The controversy seems to have become a breaking point in our understanding of genome data and anonymity. Science reports that a sample that encompasses only 2% of the American adult population (only four times that of GEDmatch) would allow 90% of Americans to be identified even if they have no genomic data in any database (60% is already identifiable with GEDmatch). This means uploading one’s own genomic data to such a database with real name or similar identifiers is no longer a mere personal decision unless the individual accepts being a “genetic informant” in searches that may lead to stigmatization of innocent individuals, risk legal protection against discrimination or even out the identities of distant relatives, who may be a sperm donor, an undercover agent, an “anonymized” individual who took part in a biomedical study, or just a person who drank from a glass in a restaurant followed by a stalker.

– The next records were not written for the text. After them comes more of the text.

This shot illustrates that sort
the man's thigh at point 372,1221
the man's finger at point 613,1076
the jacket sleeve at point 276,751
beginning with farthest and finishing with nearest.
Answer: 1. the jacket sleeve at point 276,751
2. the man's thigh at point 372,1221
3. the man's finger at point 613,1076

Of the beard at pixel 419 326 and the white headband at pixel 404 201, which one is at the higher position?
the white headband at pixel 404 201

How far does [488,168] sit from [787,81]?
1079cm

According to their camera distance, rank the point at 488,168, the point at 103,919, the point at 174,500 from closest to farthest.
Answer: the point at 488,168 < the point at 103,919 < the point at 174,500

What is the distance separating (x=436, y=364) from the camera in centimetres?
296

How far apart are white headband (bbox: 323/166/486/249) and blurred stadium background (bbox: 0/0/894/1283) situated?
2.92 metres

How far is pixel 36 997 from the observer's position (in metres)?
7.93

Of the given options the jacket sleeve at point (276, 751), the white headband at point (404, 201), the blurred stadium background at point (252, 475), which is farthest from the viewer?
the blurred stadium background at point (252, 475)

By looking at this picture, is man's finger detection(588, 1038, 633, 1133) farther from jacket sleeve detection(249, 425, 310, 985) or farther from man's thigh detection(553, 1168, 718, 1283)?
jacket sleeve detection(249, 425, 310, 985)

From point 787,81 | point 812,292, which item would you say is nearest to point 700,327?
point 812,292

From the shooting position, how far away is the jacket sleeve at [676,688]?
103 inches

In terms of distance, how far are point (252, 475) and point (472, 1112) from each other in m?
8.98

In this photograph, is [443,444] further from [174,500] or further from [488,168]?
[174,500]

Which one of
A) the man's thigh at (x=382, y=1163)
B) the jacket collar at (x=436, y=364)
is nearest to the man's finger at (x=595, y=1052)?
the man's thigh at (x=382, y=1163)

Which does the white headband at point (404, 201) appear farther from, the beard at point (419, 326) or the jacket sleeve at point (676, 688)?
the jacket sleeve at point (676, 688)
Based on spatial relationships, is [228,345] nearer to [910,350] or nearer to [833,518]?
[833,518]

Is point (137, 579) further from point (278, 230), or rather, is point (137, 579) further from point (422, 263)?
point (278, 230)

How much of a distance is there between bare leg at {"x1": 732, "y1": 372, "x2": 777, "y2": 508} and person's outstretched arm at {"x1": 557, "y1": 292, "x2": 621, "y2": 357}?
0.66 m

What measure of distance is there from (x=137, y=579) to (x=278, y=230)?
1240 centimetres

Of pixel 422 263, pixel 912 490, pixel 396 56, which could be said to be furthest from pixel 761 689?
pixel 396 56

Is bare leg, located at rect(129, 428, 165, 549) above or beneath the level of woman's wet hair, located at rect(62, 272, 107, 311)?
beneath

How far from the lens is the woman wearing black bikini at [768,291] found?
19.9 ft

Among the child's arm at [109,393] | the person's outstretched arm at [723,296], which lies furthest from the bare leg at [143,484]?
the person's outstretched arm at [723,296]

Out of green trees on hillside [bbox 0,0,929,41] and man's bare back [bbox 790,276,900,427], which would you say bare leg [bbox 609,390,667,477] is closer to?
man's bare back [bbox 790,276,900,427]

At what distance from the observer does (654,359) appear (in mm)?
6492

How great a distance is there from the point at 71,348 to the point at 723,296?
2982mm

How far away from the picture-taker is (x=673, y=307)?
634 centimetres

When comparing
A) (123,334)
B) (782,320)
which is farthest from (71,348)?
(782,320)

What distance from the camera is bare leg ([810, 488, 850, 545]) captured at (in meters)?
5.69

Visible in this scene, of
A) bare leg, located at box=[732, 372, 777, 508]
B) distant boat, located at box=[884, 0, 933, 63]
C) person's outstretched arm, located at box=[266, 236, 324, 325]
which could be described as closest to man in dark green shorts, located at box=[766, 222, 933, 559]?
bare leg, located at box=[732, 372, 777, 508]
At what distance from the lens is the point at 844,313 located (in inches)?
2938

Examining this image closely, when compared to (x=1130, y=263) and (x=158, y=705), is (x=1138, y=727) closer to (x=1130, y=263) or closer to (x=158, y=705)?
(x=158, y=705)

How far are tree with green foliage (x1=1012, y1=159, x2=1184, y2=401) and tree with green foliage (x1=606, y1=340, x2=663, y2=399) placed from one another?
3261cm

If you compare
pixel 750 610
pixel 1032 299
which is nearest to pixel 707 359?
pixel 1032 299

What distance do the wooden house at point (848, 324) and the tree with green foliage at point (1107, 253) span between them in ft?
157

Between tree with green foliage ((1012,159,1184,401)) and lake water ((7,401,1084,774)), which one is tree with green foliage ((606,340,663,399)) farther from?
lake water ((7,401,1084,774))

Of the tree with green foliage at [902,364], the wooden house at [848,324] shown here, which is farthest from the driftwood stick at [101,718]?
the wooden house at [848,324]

Waiting for individuals to anonymize their genomic data seems to be an option out of this problematic path. However, this means that those who decide not to anonymize their genomes, decide at the same time not to allow their relatives to anonymize themselves. If we are concerned about our anonymity, we have to push forward global regulations that encompass all platforms, companies or biobanks to remove identifiers attached to genomic data such as names and last names, year or place of birth, at least in a way that protects anonymity unless there is a court order. Otherwise, this is the end of anonymity as we know it. The post-genomic future holds numerous risks along with opportunities and we have to be aware that seemingly personal decisions are made on others’ behalf, often unbeknownst even to the person making the decision.
So the question is, is it “my genome, my decision” or “our genome, our decision”?


Kaya Akyüz is a PhD student and uni:docs fellow at the Department of Science and Technology Studies of University of Vienna. Having finished his bachelor and master’s studies in Molecular Biology and Genetics at Bogaziçi University, his current research is on the dynamics of making and unmaking a new field in science through the case of genopolitics, an emerging research field at the intersection of political science and genetics.